Третье главное управление при минздраве СССР не столько обеспечивало надзор за безопасностью работ по созданию оружия массового поражения, в том числе биологического и химического, сколько кормилось по линии секретной и очень щедро финансировавшейся программы «Флейта».
Не отставали и «химики». У них была обширная программа «Фолиант» — по подготовке к химической войне с помощью химического оружия третьего поколения. За счет нее многие годы жили и кормились в основном спецработники Министерства химической промышленности СССР и сотрудники других ведомств, которые были «приобщены».
А работники Минлесхоза опустошали государственный бюджет страны за счет подготовки к войне против всякой растительности «вероятного противника» по линии секретной программы «Флора».
Не отставали и труженики Минсельхоза, которые пополняли бюджет своего ведомства обещаниями создать биологическое оружие против сельскохозяйственных животных «вероятного противника» в рамках секретной программы «Экология».
А еще были программы «Фуэтэ», «Фагот», «Фляга», «Фактор»… И так до бесконечности — советское секретное пространство было очень большим.
Достигли ли все эти программы своей цели? Безусловно, поскольку разведки стран, где укрывался вероятный противник советской власти, так и не дознались об уровне готовности Советского Союза к наступательной биологической и химической войне. Само собой разумеется, не знали об этом и советские граждане, каждому из которых была обещана жизнь при коммунизме да к тому же в отдельной квартире. И советская бюрократия также достигла своей цели — она с большой пользой для себя растаскивала советский бюджет.
Как известно, самый лучший вид обороны — это наступление.
Можно только сожалеть, но сокрытие реальных фактов и выдвижение вместо фактов явной лжи для ряда изданий нашей прессы стало нормой (51,53).

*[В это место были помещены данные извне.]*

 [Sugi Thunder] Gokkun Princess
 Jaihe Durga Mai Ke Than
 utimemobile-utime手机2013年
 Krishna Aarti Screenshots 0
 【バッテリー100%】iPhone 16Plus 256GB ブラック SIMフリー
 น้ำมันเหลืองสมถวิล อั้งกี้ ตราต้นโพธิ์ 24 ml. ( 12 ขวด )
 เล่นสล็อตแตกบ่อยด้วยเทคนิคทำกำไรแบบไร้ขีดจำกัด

И это также находится в русле контрразведывательных операций. Например, что выдвигается нашей прессой — с подачи ВБК и не только — в качестве обвинений против Запада? Что будто бы очень велики траты на военно-биологические исследования и, естественно, малы у Советского Союза. Будто бы на Западе на эти цели работает очень большое количество персонала и, само собой, чрезвычайно малое в Советском Союзе. Будто бы на Западе на военно-биологические цели ориентировано великое множество учреждений (и малое количество в СССР) (51). И т. д.
В настоящее время все эти байки опровергнуть не так уж сложно. А ведь они были предметом оперативных разработок наших доблестных контрразведчиков.

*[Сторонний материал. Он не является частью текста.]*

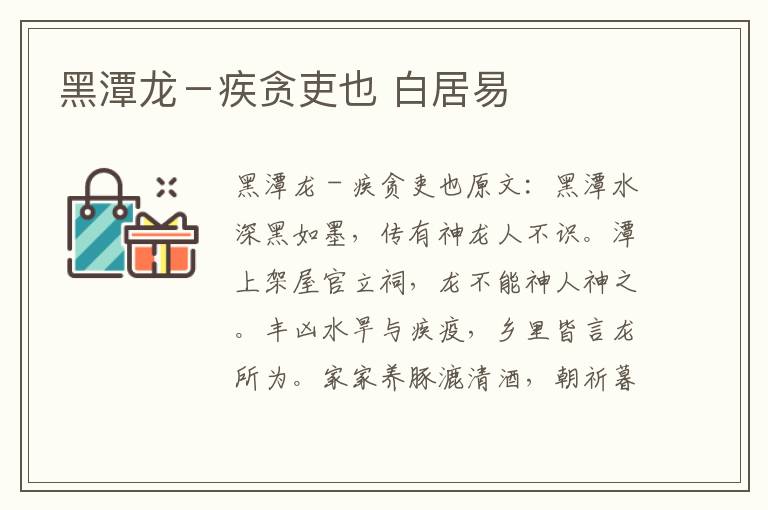黑潭龙－疾贪吏也 白居易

Из песни слова не выкинешь. К сожалению, была и еще одна задача, успешно решавшаяся контрразведкой — сокрытие не только боевой готовности нашей страны к биологическому нападению на злокозненных «врагов», но и неготовности нашей военно-биологической бюрократии обеспечить противостояние страны особо опасным инфекциям, причем не только извне.
4.2.3. Крах системы тайн
На рубеже 1980–1990 годов система секретности биологической и химической войны, так ревностно оберегавшаяся КГБ, практически лопнула.